Grassland Biodiversity Emerges as Key Factor in Climate Crisis
An aerial view of a research plot at the Cedar Creek Ecosystem Science Reserve. Photo: UMN/Cedar Creek.
A trio of University of Minnesota scientists has found that the degree of biodiversity in the world’s grasslands is vital to their ability to continue functioning as carbon “sinks” as global carbon dioxide levels rise.
Grasslands, said researcher Melissa Pastore, cover about a fifth of the world's land surface and play a critical role in the global carbon cycle.
“They contain more than 10 percent—and up to 30 percent, based on some estimates—of the total carbon stored by Earth's terrestrial ecosystems, most of it below ground,” she said.
Pastore, corresponding author of a report published in the Proceedings of the National Academy of Sciences, was a PhD student advised by her two co-authors: Professor Sarah Hobbie, College of Biological Sciences; and Regents Professor Peter Reich, College of Food, Agricultural, and Natural Resource Sciences. Pastore is now a postdoc at the University of Vermont.
The researchers tackled the question of whether rising levels of carbon dioxide—which provides carbon for plant tissues—will stimulate plant growth and lead to decades-long carbon storage in plant tissues and soils. They also asked whether other factors, such as today’s downward trend in plant biodiversity and ongoing human-generated inputs of nitrogen (a plant nutrient), would affect carbon storage.
“The world faces human-caused changes on multiple fronts, from changes in atmospheric composition and climate to shifts in the species that compose Earth's ecosystems,” Pastore said. “By the year 2100, atmospheric CO2 is projected to more than double compared to pre-industrial times, and grassland biodiversity is projected to decline substantially because of climate change, land-use change, and other human disturbances like high rates of nitrogen deposition.”
The Exemplary History of Grasslands
Decades of experiments at UMN’s Cedar Creek Ecosystem Science Reserve have shown that areas with lots of plant species produce more biomass than those with few or, especially, just one species. And in the short term, extra CO2 has been found to boost carbon storage, but it wasn’t clear whether that depended on the soil nitrogen supply or species richness.
In a 19-year grassland experiment (1998-2016) at Cedar Creek, the three scientists tested the relative abilities of elevated CO2, nitrogen inputs, and biodiversity to enhance carbon storage. It was part of the longstanding BioCON experiment, which concurrently manipulates plants’ carbon dioxide and soil nitrogen supplies, as well as species richness.
The Shape of Things to Come
The researchers studied plots planted with either one, four, nine, or 16 species of plants. Some plots were given enough extra (pumped) CO2 to simulate the level projected for the end of the century. Other plots received enough nitrogen (as ammonium nitrate, a fertilizer) to simulate the current high rates of nitrogen deposition in industrialized areas of the Northern Hemisphere.
Still other plots received both treatments or neither. All plots were subject to scheduled burns, which simulate prairie fires.

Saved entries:
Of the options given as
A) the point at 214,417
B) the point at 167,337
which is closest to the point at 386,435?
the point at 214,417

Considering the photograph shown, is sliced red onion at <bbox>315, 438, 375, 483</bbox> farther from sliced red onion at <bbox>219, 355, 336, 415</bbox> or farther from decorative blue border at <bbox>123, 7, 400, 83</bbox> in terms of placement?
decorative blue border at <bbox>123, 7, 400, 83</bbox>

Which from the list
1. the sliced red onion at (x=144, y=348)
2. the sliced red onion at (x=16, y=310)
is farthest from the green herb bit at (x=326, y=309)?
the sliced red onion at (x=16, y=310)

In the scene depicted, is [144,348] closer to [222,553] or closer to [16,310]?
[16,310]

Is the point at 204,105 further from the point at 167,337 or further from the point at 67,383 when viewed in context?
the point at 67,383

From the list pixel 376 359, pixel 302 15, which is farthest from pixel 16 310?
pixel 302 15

## [TASK]
Quote the article on grassland biodiversity, beginning at the words "The Shape of" and stopping after the words "simulate prairie fires.". The material above was taken from a different source than the article.

## [RESULT OF THE TASK]
The Shape of Things to Come
The researchers studied plots planted with either one, four, nine, or 16 species of plants. Some plots were given enough extra (pumped) CO2 to simulate the level projected for the end of the century. Other plots received enough nitrogen (as ammonium nitrate, a fertilizer) to simulate the current high rates of nitrogen deposition in industrialized areas of the Northern Hemisphere.
Still other plots received both treatments or neither. All plots were subject to scheduled burns, which simulate prairie fires.